Despite the agreement for risk factors for blood transfusions in primary THA between the present machine learning study and prior retrospective work [21, 36, 37], there are differences in research findings with regards to the threshold for pre-operative hematocrit. The threshold for low pre-operative hematocrit (< 36%) as identified in this present machine learning study is higher than that of previous retrospective studies (< 30%). This may be due to the increased accuracy of machine learning methods in the analysis of large and complex datasets, with machine learning models possessing great strength in the identification of complex and non-linear relationships between numerous clinical parameters [19].

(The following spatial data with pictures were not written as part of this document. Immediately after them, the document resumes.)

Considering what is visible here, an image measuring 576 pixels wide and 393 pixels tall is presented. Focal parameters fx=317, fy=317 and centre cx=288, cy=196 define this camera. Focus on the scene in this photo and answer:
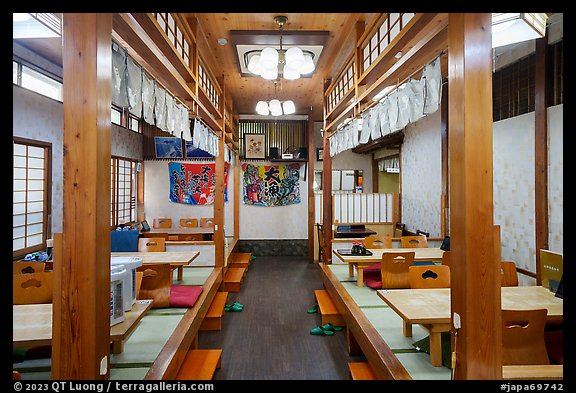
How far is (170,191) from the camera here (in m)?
8.41

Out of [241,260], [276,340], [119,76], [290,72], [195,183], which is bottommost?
[276,340]

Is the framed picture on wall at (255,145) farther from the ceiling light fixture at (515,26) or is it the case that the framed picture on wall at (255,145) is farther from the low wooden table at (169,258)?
the ceiling light fixture at (515,26)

The findings of the current investigation should be interpreted within the context of its limitations and strengths. While the algorithm was developed based on data collected from a sizeable cohort of patients, their predictive capabilities may not be entirely generalizable. External validation of the algorithm using independent populations has the potential to increase clinical applicability. Another limitation inherent to machine learning is the “black box” nature of the algorithm in which associations between variables are not explicitly known. However, a notable strength of the current machine learning model is its accuracy, despite the relatively limited number of THA patients and thus administered blood transfusions following THA. The AUC exceeded 0.8 for neural networks which is the threshold for excellent model performance. Machine learning has demonstrated excellent performance in predicting blood transfusions in the general surgical population and in those undergoing total knee arthroplasty [4, 17]. Third, although there were no institutional changes in the protocol for blood transfusions over the study period, due to the retrospective nature of this study, it remains unclear how much weight and emphasize each operating surgeon placed on each patient and surgical factor for selecting blood transfusions during primary THA surgery. However, this represents a common limitation in retrospective studies on this topic [2, 17]. Fourth, this is a retrospective study and thus is subjected to all inherent limitations of retrospective study designs including reporting and recall bias. Finally, most of the risk factors were binary, and thus, this study did not evaluate the effect of disease severity. However, this represents a common limitation of machine learning studies [38, 39].

In summary, the current study developed and validated machine learning models to accurately predict patient-specific blood transfusion following primary THA. The results represent a novel application of machine learning and has the potential to improve outcomes and pre-operative planning while also reducing costs. Further investigations are needed to validate this model to expand its generalizability.